Interactions of the drug Corinfar
The effect of the drug is enhanced by the simultaneous administration of other antihypertensive drugs, tricyclic antidepressants, nitrates, cimetidine and ranitidine; when combined with beta-adrenergic receptor blockers, there is a risk of increased arterial hypotension, and in some cases, the occurrence or intensification of signs of circulatory failure; when combined with quinidine, the level of the latter in the blood plasma decreases. Nifedipine increases the concentration of digoxin and theophylline in the blood plasma when used simultaneously.
Compound
| Extended-release film-coated tablets | 1 table |
| active substance: | |
| nifedipine | 10 mg |
| composition component without quantity | |
| excipients: lactose monohydrate - 15.8 mg; potato starch - 15.7 mg; MCC - 15.5 mg; povidone K25 - 2.7 mg; magnesium stearate – 0.3 mg | |
| film shell: hypromellose - 2.88 mg; macrogol 6000 - 0.48 mg; macrogol 35000 - 0.22 mg; quinoline yellow dye (E104) - 0.27 mg; titanium dioxide (E171) - 0.77 mg; talc - 0.38 mg |
Pharmacodynamics
Selective blocker of “slow” calcium channels (SBCC), a derivative of 1,4-dihydropyridine. Has antianginal and hypotensive effects. Reduces the flow of extracellular Ca2+ into cardiomyocytes and smooth muscle cells of the coronary and peripheral arteries; in high doses inhibits the release of Ca2+ from intracellular stores. In therapeutic doses, it normalizes the transmembrane Ca2+ current, which is disturbed in a number of pathological conditions, primarily in arterial hypertension. Does not affect the tone of the veins. Strengthens coronary blood flow, improves blood supply to ischemic areas of the myocardium without developing the “steal” phenomenon, and activates the functioning of collaterals.
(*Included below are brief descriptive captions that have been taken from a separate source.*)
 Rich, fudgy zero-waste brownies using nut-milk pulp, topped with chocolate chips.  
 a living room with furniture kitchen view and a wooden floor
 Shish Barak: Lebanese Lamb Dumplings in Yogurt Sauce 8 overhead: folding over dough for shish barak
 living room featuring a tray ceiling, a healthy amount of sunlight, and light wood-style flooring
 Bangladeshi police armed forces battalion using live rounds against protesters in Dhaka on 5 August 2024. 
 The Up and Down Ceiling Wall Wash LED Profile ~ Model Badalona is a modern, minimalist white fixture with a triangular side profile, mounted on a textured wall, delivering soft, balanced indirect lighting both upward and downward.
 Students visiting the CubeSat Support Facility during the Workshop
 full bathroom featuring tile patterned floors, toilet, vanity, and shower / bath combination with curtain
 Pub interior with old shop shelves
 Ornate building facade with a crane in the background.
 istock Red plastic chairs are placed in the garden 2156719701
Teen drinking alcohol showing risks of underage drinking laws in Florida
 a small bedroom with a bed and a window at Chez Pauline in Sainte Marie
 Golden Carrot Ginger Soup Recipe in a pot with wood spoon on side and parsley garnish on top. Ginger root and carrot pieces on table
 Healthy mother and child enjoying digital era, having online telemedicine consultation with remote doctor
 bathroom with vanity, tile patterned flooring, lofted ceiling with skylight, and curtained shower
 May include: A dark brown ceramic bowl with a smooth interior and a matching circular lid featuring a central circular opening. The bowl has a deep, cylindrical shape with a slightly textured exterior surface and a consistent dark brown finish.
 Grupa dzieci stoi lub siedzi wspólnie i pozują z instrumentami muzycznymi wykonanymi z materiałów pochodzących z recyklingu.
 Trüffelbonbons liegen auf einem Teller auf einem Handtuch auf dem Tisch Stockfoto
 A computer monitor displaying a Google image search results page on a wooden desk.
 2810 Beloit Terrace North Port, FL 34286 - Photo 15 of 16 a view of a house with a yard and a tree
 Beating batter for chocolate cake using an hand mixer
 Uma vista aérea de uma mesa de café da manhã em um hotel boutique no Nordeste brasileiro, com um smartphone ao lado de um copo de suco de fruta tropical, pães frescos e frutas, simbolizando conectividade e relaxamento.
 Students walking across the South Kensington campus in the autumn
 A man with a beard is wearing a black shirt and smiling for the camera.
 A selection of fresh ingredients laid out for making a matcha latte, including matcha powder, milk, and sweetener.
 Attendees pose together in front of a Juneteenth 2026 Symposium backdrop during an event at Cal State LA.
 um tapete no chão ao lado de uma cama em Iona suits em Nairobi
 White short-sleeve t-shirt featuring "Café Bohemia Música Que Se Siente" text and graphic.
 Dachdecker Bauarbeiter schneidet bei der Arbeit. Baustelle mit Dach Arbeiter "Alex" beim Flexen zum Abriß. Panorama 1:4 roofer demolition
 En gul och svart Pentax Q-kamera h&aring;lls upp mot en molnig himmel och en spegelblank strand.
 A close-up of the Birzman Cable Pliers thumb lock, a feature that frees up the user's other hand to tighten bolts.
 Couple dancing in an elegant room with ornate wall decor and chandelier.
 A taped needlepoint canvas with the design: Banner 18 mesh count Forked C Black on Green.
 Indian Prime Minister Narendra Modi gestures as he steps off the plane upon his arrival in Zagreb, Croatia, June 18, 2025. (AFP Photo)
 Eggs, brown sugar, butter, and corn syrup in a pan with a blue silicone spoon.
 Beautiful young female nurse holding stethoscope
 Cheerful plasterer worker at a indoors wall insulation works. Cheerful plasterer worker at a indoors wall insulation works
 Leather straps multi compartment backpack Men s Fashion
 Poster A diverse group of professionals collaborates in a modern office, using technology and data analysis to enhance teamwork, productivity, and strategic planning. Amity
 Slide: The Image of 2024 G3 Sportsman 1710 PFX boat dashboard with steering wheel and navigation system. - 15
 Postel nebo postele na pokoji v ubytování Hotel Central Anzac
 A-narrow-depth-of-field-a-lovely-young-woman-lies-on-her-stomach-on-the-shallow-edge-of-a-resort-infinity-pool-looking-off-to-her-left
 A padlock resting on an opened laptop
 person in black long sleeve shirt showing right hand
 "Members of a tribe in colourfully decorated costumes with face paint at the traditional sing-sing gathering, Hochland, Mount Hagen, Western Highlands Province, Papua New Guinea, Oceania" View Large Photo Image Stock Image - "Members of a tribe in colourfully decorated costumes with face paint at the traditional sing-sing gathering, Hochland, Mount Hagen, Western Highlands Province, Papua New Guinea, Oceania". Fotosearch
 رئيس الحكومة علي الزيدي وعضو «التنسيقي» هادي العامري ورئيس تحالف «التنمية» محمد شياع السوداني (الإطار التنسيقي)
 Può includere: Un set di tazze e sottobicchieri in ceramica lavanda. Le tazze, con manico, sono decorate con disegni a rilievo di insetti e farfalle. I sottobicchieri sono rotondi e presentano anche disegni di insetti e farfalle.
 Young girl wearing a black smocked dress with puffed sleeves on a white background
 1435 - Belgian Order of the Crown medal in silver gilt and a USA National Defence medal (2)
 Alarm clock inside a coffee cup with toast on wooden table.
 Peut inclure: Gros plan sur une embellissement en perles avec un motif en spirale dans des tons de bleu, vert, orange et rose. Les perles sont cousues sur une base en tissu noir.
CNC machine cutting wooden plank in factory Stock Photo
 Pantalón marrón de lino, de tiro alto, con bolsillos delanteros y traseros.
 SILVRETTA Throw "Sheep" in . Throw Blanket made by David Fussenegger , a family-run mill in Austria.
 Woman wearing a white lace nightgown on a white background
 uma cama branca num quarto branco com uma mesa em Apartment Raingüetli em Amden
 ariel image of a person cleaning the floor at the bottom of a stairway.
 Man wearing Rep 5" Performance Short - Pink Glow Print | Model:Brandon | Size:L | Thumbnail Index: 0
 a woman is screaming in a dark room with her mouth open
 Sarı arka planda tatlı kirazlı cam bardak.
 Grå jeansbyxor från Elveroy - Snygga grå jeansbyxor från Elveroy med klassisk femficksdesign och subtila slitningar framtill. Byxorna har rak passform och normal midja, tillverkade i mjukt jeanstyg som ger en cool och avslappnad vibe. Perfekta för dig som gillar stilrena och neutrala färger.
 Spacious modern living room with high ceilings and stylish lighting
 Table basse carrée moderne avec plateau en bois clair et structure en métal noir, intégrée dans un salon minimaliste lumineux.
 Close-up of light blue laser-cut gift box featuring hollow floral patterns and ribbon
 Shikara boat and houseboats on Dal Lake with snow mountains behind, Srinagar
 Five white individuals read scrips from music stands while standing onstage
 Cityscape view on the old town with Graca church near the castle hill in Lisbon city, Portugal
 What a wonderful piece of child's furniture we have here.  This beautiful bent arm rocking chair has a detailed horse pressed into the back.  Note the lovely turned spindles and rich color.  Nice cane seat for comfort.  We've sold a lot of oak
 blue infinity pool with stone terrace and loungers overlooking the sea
By dilating peripheral arteries, it reduces peripheral vascular resistance, myocardial tone, afterload and myocardial oxygen demand. It has virtually no effect on the sinoatrial and atrioventricular nodes and has weak antiarrhythmic activity. Increases renal blood flow, causes moderate natriuresis. The negative chrono-, dromo- and inotropic effects are overlapped by reflex activation of the sympathoadrenal system and an increase in heart rate in response to peripheral vasodilation.
The onset of the clinical effect is 20 minutes, its duration is 4–6 hours.